# Picking a Warhammer Army



## Malferion (Mar 9, 2011)

I've been playing Warhammer 40k for a few years and i recently decided to try my hand at Warhammer. I don't know anything about Warhammer armies so I was wondering if you guys could help me pick one that would be good for a Warhammer beginner. I play Chaos Space Marines and Blood Angels in 40k, and I was thinking High Elves or Dark Elves for Warhammer.

Any help would be greatly appreciated.
Thanks, Mal


----------



## Tim/Steve (Jan 25, 2009)

High ELves are a very beginner friendly army. DE are probably a much stronger army in the hands of a novice, but need a little better co-operation of your army to really shine. Both are excellent starter armies and would do you well.

HE- for a 2k list you are probably looking at an archmage, BSB, Caradryan, minmum core (normally lothern sea guard or mebbe spearmen), an eagle or 2 and all the rest of your points on special infantry: white lions, swordmasters or phoenix guard.

DE- I don't know quite so much about DE, but a supreme sorceress and BSB with pendent of khaleth, unit of 20 black guard with ring of hotek (if not near the sorceress) and 2 hydras would give you an evil base to the army... then add in core that fits your style and a few extra units and you'll be good to go.

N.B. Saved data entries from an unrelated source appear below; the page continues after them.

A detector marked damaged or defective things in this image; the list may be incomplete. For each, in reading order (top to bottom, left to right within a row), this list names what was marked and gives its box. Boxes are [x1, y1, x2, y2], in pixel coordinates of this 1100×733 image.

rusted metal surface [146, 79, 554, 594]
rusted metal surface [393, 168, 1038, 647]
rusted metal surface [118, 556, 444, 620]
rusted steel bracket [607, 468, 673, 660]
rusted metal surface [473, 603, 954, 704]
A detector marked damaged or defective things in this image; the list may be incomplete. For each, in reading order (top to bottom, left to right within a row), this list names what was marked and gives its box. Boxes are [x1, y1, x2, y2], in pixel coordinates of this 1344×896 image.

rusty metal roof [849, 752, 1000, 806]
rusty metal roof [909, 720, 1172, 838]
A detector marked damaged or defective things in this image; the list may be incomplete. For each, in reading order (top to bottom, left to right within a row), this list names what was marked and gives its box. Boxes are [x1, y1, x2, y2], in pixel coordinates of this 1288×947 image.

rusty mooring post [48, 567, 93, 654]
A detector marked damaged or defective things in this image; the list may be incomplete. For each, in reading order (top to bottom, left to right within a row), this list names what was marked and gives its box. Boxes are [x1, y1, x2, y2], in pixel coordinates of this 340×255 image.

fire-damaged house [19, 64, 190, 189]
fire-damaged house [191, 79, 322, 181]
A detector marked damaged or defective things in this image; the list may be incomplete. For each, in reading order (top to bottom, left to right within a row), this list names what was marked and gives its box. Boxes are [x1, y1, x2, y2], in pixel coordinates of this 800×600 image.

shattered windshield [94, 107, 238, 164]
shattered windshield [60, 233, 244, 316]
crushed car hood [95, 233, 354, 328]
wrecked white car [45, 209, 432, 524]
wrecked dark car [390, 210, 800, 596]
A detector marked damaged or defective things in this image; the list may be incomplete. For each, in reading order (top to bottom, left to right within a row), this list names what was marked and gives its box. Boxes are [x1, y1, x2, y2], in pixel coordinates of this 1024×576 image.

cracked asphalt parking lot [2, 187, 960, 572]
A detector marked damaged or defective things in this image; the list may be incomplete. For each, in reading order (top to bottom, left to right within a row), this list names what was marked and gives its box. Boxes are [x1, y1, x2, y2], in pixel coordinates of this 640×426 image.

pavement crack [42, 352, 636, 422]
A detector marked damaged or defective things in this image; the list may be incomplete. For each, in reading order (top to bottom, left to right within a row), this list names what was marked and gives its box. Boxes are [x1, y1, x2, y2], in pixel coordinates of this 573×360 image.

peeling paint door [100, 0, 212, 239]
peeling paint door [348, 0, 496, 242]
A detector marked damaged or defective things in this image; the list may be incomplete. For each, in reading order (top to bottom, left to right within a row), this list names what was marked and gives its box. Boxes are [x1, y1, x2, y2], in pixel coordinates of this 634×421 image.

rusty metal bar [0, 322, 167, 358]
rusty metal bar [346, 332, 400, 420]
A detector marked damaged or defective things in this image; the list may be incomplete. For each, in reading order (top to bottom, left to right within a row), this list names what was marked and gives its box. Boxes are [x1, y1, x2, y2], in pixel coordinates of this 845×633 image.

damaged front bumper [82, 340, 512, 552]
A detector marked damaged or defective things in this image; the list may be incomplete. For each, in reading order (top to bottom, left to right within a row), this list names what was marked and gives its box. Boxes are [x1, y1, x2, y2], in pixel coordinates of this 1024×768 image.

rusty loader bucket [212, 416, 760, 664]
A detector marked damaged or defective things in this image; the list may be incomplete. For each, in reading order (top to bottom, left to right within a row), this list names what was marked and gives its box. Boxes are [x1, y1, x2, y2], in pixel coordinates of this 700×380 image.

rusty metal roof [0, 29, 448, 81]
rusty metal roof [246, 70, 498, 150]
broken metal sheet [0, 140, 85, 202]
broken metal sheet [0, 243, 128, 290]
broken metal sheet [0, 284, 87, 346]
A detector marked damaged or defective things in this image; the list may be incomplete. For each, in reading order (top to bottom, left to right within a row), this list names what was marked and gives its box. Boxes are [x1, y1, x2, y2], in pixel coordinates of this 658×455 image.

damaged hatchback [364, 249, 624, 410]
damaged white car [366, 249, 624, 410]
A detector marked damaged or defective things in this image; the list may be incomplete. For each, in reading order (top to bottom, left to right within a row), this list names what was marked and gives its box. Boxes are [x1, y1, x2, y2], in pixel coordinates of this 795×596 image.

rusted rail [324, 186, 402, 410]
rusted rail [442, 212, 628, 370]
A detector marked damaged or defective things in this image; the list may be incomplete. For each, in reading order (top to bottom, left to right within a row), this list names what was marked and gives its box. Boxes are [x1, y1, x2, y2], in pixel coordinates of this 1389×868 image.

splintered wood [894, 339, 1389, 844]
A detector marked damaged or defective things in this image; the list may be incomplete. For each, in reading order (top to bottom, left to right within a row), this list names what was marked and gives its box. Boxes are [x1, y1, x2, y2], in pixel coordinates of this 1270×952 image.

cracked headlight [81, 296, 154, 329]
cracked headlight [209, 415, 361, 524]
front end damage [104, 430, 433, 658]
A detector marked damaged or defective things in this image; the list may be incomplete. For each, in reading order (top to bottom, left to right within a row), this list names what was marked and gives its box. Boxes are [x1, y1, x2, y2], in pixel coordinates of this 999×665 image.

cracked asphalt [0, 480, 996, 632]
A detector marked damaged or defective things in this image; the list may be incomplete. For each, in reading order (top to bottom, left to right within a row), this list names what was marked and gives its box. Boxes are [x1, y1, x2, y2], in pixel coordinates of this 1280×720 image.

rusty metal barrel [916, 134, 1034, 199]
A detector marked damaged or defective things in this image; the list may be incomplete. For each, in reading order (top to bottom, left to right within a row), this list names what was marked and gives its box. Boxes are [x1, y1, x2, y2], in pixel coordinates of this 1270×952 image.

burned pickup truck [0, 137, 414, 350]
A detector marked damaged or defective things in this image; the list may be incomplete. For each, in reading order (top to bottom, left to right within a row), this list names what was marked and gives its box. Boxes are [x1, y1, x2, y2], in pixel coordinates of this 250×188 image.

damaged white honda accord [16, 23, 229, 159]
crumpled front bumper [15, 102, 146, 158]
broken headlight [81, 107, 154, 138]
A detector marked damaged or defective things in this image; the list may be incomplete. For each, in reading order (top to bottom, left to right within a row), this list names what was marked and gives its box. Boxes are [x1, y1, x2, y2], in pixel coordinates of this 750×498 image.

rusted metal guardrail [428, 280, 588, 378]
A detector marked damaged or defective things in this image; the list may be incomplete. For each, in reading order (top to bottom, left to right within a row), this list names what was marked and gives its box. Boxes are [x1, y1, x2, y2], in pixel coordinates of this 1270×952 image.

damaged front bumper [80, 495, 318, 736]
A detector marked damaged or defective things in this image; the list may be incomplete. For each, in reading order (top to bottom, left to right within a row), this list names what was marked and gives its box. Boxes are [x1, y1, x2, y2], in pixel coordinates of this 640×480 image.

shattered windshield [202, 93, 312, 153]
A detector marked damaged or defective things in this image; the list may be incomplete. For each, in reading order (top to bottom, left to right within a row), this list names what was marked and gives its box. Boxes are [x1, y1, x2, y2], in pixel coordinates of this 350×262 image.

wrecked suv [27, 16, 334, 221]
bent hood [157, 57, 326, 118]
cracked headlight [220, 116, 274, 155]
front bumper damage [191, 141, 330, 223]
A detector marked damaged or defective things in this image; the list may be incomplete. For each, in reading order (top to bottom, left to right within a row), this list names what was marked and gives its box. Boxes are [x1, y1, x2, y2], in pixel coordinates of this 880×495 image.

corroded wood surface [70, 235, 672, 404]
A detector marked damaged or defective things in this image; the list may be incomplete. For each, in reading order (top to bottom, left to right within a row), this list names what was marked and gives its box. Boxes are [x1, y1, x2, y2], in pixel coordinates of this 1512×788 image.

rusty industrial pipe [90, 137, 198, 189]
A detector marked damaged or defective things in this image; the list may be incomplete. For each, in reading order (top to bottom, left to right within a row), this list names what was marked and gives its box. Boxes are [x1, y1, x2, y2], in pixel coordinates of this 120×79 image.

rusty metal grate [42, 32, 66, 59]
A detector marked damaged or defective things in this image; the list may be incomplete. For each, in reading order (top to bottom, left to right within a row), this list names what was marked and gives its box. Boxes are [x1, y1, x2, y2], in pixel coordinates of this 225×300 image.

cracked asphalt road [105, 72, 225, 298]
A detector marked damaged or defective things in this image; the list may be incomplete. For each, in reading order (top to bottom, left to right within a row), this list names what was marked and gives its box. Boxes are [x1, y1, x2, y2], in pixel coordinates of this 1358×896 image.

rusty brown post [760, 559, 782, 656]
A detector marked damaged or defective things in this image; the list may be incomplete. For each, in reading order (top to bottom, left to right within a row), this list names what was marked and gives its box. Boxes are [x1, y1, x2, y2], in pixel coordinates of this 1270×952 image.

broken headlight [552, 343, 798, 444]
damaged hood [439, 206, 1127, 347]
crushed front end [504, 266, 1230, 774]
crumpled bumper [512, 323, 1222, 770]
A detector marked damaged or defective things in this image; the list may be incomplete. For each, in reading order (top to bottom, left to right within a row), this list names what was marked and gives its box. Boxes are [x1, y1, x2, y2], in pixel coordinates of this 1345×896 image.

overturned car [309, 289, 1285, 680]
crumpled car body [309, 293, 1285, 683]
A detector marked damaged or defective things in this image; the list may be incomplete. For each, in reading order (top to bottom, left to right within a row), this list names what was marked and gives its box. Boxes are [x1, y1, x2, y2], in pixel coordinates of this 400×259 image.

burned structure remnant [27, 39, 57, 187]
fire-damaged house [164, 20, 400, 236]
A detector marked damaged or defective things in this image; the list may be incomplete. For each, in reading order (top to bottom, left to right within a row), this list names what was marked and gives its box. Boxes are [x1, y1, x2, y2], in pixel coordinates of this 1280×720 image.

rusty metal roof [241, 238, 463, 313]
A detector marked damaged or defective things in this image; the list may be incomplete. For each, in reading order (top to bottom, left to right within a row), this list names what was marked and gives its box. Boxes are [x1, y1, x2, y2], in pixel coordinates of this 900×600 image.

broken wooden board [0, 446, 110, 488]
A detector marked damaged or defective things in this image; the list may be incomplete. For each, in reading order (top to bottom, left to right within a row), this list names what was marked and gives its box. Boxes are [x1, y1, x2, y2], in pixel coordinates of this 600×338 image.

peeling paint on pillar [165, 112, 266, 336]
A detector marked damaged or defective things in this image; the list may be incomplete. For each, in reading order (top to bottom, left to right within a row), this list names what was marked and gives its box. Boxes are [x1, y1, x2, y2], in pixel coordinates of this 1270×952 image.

Either way, once you know what you want to do I would throw up a list and get opinions from people who use that army commonly (I fight DE a lot but don't have any, and am selling my HE gradually since I find them no fun to use). But if there is a unit you like the look of (aethetics, rules or feel/fluff) then use it: its far better to know and love your army then to have a perfect list.


----------



## NoPoet (Apr 18, 2011)

When you say High Elves and Dark Elves, I assume you mean Skaven 

I suppose it's up to you whether you want to be the bad guy or the good guy!


----------